◆ **Required work**
- A) In the dataset description, which two sources was the information compiled from?
- B) Reproduce everything in the dataset description from "- Pstatus: Parents'" down to "common at 37%.".

Youth Alcohol and Study Impact
Not Specified
Tags and Keywords
Trusted By




"No reviews yet"
Free
About
This dataset focuses on student achievement within the secondary education system of two distinct Portuguese schools. It captures a range of attributes including student grades, demographic details, social habits, and school-related features. The information was compiled from school reports and student questionnaires. The dataset provides two separate files, one for Mathematics (mat) course performance and another for Portuguese language (por) course performance. It is particularly valuable for modelling tasks, such as binary/five-level classification and regression, to understand factors influencing academic outcomes. The final year grade (G3) shows a strong relationship with the first (G1) and second (G2) period grades, as G3 is issued at the end of the academic year following G1 and G2.
Columns
- school: Indicates the student's school, with options 'GP' (Gabriel Pereira) or 'MS' (Mousinho da Silveira). For Maths.csv, 88% attend GP.
- sex: The student's sex, binary 'F' (female) or 'M' (male). For Maths.csv, 53% are female.
- age: The student's age, a numeric value ranging from 15 to 22. For Maths.csv, the mean age is 16.7.
- address: Type of student's home address, binary 'U' (urban) or 'R' (rural). For Maths.csv, 78% reside in urban areas.
- famsize: Family size, binary 'LE3' (less or equal to 3) or 'GT3' (greater than 3). For Maths.csv, 71% have family sizes greater than 3.
- Pstatus: Parents' cohabitation status, binary 'T' (living together) or 'A' (apart). For Maths.csv, 90% of parents live together.
- Medu: Mother's education level, numeric from 0 (none) to 4 (higher education). For Maths.csv, the mean is 2.75.
- Fedu: Father's education level, numeric from 0 (none) to 4 (higher education). For Maths.csv, the mean is 2.52.
- Mjob: Mother's job, nominal ('teacher', 'health' care, 'services', 'at_home', 'other'). For Maths.csv, 'other' is the most common at 36%.
- Fjob: Father's job, nominal ('teacher', 'health' care, 'services', 'at_home', 'other'). For Maths.csv, 'other' is the most common at 55%.
- reason: Reason for choosing the school, nominal ('home', 'reputation', 'course' preference, 'other'). For Maths.csv, 'course' preference is the most common at 37%.
- guardian: Student's guardian, nominal ('mother', 'father', 'other'). For Maths.csv, 'mother' is the most common at 69%.

◆ **Items**
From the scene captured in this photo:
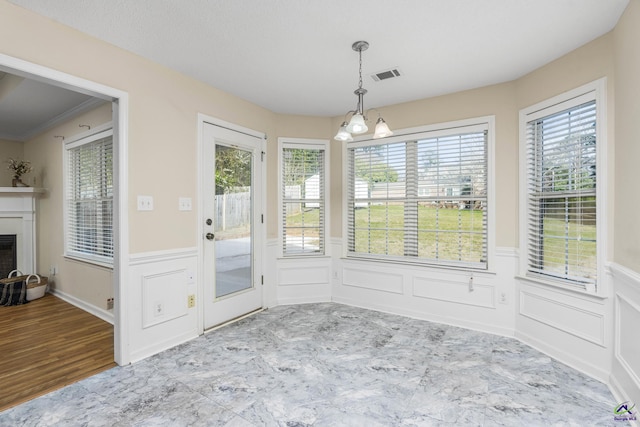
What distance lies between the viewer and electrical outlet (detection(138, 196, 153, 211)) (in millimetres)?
2623

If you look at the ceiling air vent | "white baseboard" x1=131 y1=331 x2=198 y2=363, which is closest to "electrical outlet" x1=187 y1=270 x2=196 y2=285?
"white baseboard" x1=131 y1=331 x2=198 y2=363

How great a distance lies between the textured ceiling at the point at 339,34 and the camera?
6.53 feet

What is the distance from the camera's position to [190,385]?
223 centimetres

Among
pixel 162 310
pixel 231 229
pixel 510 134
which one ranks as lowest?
pixel 162 310

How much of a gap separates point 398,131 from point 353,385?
2.76 meters

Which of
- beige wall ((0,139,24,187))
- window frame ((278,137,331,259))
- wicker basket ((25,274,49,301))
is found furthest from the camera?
beige wall ((0,139,24,187))

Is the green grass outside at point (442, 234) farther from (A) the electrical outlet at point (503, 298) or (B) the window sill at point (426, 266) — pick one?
(A) the electrical outlet at point (503, 298)

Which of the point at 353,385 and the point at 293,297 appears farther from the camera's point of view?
the point at 293,297

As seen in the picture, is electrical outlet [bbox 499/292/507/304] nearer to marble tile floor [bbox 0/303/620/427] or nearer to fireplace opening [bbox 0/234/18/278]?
marble tile floor [bbox 0/303/620/427]

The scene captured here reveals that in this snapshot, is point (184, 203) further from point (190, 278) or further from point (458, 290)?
point (458, 290)

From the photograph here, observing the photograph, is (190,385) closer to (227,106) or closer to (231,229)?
(231,229)

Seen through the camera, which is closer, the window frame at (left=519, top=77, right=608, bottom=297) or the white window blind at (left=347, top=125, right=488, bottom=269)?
the window frame at (left=519, top=77, right=608, bottom=297)

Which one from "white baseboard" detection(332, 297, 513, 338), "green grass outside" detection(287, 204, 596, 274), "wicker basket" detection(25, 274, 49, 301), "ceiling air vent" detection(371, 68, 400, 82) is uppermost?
"ceiling air vent" detection(371, 68, 400, 82)

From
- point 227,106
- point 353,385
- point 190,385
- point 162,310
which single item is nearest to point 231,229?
point 162,310
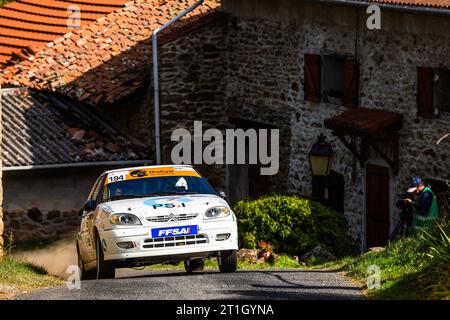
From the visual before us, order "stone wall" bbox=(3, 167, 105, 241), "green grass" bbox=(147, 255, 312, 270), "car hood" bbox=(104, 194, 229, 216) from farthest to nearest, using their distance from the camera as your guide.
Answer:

◆ **Written answers**
- A) School reports and student questionnaires.

- B)
- Pstatus: Parents' cohabitation status, binary 'T' (living together) or 'A' (apart). For Maths.csv, 90% of parents live together.
- Medu: Mother's education level, numeric from 0 (none) to 4 (higher education). For Maths.csv, the mean is 2.75.
- Fedu: Father's education level, numeric from 0 (none) to 4 (higher education). For Maths.csv, the mean is 2.52.
- Mjob: Mother's job, nominal ('teacher', 'health' care, 'services', 'at_home', 'other'). For Maths.csv, 'other' is the most common at 36%.
- Fjob: Father's job, nominal ('teacher', 'health' care, 'services', 'at_home', 'other'). For Maths.csv, 'other' is the most common at 55%.
- reason: Reason for choosing the school, nominal ('home', 'reputation', 'course' preference, 'other'). For Maths.csv, 'course' preference is the most common at 37%.